The Body Shop sponsored the “Living with Less Plastic” project that focused on marine plastic pollution. Over its nine-month run, 15 individuals aged 18-24 were designated as Youth Conservation Leaders. Their mission was to promote “no single-use plastic” messages to the wider community through conservation actions facilitated by WWF and their own innovative projects. Comprehensive training workshops were conducted to equip these future leaders with skills and knowledge, covering topics such as marine biodiversity and conservation, the ecological footprint and project management skills. After undergoing training, the young participants were able to effectively communicate conservation messages through projects they designed themselves.

Three teams were formed to develop and execute these community projects. Their efforts were concentrated on three types of waste: single-use bottles, Styrofoam boxes from wet markets and body care product containers. The projects took various formats, including video production, behavioural surveys, educational booths, and market research. Their initiatives reached over 2,500 community members.

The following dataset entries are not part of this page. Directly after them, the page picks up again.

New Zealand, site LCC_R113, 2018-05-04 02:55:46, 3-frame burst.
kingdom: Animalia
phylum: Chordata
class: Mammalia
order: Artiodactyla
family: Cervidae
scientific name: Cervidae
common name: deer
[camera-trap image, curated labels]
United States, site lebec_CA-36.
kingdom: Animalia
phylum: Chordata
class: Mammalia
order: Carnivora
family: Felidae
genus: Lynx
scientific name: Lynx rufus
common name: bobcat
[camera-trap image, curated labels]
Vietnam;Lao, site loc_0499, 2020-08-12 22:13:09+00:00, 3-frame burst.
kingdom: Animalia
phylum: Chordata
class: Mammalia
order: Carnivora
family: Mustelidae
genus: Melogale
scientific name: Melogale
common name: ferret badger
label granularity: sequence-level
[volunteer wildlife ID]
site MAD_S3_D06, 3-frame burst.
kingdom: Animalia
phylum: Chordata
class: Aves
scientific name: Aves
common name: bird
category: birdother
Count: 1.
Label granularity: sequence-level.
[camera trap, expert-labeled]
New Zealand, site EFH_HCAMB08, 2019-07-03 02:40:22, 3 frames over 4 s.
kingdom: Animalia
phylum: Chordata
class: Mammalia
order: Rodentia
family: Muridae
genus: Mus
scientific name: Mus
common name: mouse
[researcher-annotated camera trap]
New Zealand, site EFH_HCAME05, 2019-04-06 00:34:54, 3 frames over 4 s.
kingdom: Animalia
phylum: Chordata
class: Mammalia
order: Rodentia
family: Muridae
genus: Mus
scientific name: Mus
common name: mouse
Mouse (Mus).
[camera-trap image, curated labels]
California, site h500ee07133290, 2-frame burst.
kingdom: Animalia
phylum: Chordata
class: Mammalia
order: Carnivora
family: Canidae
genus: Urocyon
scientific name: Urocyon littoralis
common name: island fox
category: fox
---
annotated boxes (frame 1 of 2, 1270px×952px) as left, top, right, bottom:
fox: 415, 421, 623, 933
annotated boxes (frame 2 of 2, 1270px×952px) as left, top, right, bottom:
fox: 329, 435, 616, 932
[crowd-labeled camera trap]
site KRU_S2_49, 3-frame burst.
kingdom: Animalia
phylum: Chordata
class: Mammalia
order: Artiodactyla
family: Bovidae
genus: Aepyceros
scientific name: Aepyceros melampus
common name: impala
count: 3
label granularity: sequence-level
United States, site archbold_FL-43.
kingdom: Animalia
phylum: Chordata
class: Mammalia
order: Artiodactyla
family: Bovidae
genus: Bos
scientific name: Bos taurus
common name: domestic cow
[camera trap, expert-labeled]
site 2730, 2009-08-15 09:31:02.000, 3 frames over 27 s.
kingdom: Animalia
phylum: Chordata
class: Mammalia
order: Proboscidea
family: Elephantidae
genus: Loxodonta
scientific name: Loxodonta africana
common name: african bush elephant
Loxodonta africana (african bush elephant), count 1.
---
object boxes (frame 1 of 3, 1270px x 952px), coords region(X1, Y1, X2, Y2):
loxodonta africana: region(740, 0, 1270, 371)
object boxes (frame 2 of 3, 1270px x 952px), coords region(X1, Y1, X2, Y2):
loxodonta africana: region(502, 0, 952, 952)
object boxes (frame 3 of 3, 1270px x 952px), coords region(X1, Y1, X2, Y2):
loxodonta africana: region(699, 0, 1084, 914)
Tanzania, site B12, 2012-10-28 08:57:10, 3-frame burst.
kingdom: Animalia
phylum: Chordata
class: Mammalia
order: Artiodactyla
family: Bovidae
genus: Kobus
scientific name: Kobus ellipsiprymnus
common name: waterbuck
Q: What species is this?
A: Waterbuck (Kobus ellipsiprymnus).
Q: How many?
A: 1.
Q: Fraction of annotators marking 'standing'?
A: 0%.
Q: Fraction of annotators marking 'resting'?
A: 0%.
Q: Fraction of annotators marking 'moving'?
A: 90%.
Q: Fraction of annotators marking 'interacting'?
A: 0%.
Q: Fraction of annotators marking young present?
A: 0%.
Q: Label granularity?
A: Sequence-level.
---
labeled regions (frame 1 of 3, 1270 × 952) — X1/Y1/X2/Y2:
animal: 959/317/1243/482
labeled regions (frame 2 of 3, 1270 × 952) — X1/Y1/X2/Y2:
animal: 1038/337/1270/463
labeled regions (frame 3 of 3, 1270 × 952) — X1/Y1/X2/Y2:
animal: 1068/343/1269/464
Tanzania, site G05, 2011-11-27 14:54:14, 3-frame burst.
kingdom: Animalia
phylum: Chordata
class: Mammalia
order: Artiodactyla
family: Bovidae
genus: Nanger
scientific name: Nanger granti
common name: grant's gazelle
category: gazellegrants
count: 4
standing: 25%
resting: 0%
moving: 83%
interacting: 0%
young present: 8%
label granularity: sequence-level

Plastic pollution is a grave threat to the planet – in Hong Kong alone, over 29,000 tonnes of plastic enter the environment annually. The low recycling rate in the city further underscores the need for education and transparency in transitioning to a circular economy. SC Johnson sponsored a six-month programme to educate and raise awareness about plastic circularity, promote daily recycling and restore trust in Hong Kong’s recycling industry.

The programme's first component was a “Plastic Circularity Public Education Workshop”. It attracted over 200 individuals, educating them about the importance and benefits of transitioning to a plastic circular economy and giving them hands-on experience with plastic upcycling.

Stage two was a Recyclable Styrofoam Circularity Survey that collected baseline data on disposed Styrofoam boxes and fruit wrapping in wet markets, aiming to raise awareness and propose solutions to reduce Styrofoam waste. The survey revealed that retailers generally have positive attitudes towards solving this problem and were open to implementing better disposal methods and exploring reuse options.